■ Assignment: Your job is to return every line of the listing holding the string "Nature".

■ Data excerpts:

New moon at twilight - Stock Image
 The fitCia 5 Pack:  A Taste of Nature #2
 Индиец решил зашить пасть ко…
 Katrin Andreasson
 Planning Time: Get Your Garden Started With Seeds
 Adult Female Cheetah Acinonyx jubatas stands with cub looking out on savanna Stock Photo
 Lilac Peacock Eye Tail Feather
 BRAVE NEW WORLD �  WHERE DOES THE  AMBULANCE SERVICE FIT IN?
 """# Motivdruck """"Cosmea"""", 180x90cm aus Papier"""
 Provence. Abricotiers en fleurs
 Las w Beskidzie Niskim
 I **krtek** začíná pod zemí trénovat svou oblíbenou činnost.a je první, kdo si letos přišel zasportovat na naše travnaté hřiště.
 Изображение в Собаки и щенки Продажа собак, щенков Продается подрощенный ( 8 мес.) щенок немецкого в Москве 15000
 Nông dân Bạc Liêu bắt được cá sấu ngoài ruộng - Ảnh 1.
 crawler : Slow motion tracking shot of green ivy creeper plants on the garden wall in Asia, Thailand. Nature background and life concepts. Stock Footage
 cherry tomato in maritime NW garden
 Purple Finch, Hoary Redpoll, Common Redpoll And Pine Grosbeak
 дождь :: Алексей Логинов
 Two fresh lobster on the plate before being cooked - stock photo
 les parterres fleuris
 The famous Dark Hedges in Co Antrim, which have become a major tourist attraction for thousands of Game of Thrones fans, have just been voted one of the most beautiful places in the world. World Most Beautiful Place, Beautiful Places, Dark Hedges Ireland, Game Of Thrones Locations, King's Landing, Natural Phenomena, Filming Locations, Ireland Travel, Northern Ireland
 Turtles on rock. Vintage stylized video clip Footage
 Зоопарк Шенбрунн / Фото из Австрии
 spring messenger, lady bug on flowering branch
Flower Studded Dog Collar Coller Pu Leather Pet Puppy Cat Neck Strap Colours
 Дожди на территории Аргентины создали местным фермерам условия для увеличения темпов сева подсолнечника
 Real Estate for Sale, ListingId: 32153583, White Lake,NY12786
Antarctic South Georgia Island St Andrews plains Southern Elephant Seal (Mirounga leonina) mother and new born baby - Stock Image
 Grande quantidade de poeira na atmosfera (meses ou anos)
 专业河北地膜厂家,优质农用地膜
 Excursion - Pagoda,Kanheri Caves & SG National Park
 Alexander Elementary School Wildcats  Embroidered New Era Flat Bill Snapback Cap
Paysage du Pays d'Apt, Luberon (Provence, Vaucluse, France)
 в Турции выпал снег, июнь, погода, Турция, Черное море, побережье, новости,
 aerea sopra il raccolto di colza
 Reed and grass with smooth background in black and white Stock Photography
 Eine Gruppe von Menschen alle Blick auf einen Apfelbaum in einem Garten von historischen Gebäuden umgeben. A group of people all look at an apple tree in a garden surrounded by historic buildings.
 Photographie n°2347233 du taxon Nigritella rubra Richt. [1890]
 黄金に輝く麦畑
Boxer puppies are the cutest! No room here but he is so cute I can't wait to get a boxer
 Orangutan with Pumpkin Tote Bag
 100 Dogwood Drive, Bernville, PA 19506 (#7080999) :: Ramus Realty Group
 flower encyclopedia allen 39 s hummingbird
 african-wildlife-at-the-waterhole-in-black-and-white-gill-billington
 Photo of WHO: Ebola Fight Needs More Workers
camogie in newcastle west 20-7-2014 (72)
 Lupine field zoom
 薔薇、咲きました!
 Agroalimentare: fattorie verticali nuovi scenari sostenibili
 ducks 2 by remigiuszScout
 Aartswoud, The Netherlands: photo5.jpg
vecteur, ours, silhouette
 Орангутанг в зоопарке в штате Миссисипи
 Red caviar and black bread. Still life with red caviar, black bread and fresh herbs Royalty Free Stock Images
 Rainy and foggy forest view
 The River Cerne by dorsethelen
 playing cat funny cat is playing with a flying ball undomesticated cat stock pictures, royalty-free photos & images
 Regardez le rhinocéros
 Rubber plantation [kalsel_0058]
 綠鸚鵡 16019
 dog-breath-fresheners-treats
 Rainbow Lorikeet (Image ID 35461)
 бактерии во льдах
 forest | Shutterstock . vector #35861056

■ Answer to the problem:
 The fitCia 5 Pack:  A Taste of Nature #2
 crawler : Slow motion tracking shot of green ivy creeper plants on the garden wall in Asia, Thailand. Nature background and life concepts. Stock Footage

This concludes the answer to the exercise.